Musical memoir meets rock 'n' roll history

As a teen in the 1970s, Nick Bollinger yearned to discover more about Wellington’s burgeoning music scene.

Nick Bollinger inside the Hunter Lounge at Victoria's Kelburn campus

Too young to get into pubs to watch bands play, he talked his way into Victoria’s Student Union Building, where he saw and heard things that changed his life.

Nick is a familiar voice to listeners of Radio New Zealand, where he hosts weekly music show The Sampler. Last year he completed a Master of Creative Writing at Victoria’s International Institute of Modern Letters, specialising in non-fiction.

For his Master’s thesis, Nick recalled his formative experiences in a coming-of-age story that describes a period of New Zealand history through the lens of rock music. Called Goneville, it is an account of the alternative music scene from 1971 through to 1981.

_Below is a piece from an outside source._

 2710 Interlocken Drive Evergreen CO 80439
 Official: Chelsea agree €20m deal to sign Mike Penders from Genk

Goneville has two strands: the personal one about me, a naïve adolescent venturing out to explore this fascinating world of music, and all the eye-opening things I saw,” says Nick. “Running parallel to that is a story of 1970s New Zealand. Popular music doesn’t exist in a vacuum, so I tried to write about the social factors that were shaping the music that was being made in that decade.”

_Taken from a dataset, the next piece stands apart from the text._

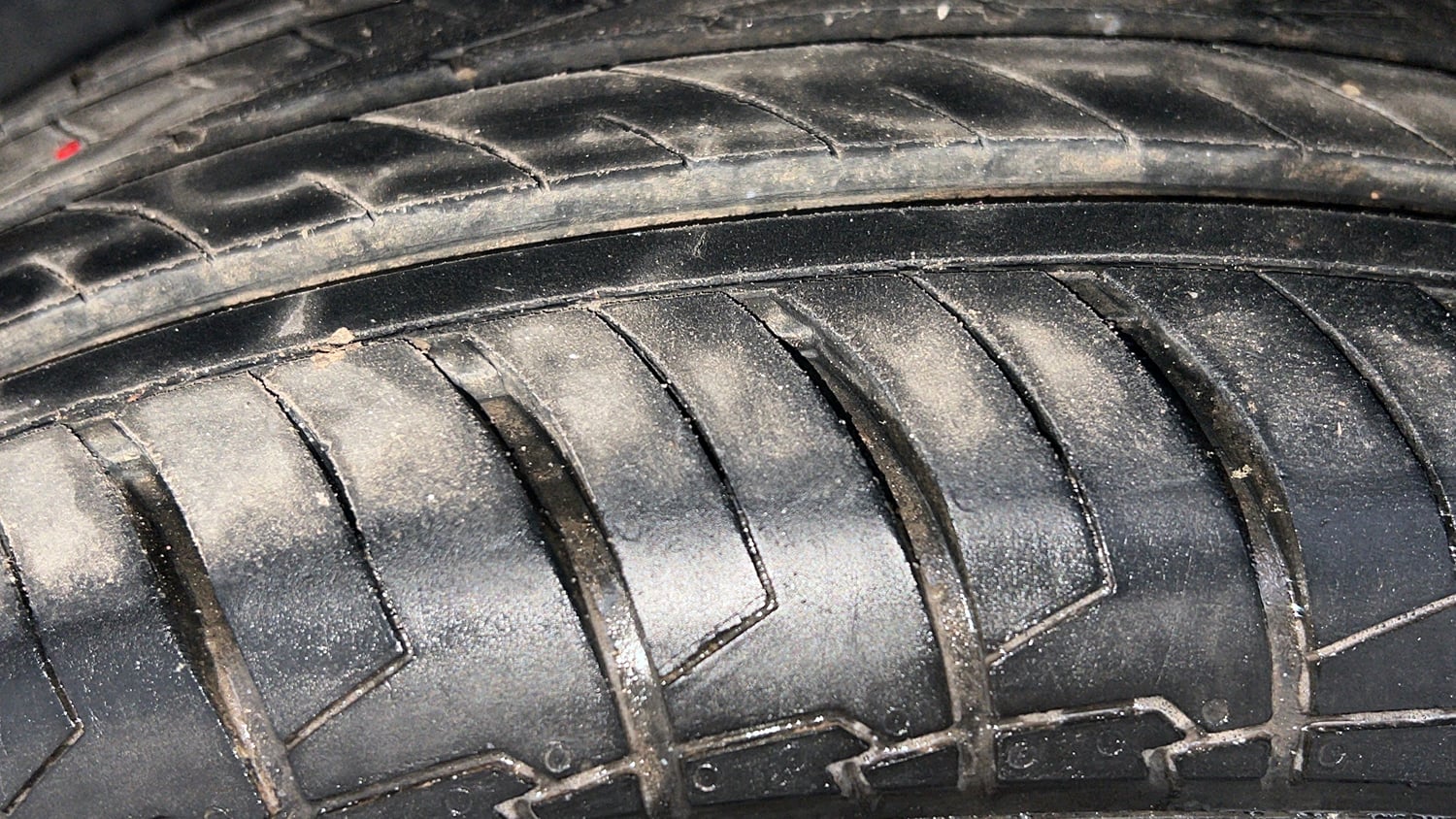Used 2019 Hyundai Elite i20 Sportz Plus 1.2 Petrol Manual tyres LEFT FRONT TYRE TREAD VIEW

The book starts in 1971 when Nick was 13 and discovering there was more to New Zealand’s culture than the dominant values of ‘rugby, racing and beer’.

“The university campus circuit was the first opportunity for New Zealand bands to play original music—the pubs just wanted bands to toe the line and play Neil Diamond covers,” explains Nick. “My music-fanatic friends and I couldn’t get into pubs because we were far too young, but we were able to pass as very fresh-faced first-year students, and so we went to these psychedelic rock shows at Victoria’s union hall. Anyone who was a student at Victoria in the 1970s would remember these concerts: it was the likes of Split Enz, Dragon, Blerta and Mammal—seminal bands that were utterly mind-blowing, playing nothing we’d ever seen or heard before.”

Nick says Goneville is far from a conventional history book. “It’s partly memoir, partly musicology and partly social history. It includes my own experiences, where I’ve tried to inhabit the teenage mind—a guileless 15-year-old who’s discovering this amazing music, which I hope is quite funny for the reader. As part of the writing process, I also interviewed a number of key people from that era, which provides some historical context to what was happening in the music scene.

“I’d been thinking about how to weave these elements together—I’d heard a lot about Victoria’s creative writing course, and thought that’d be a fantastic way to get the tools to shape my idea into a book.”

And it’s fair to say the project’s been a rocking success—Goneville was the winner of Victoria’s Adam Foundation Prize in Creative Writing for 2015. Nick is currently in talks with a publisher, with a view to having his book on the shelves later this year.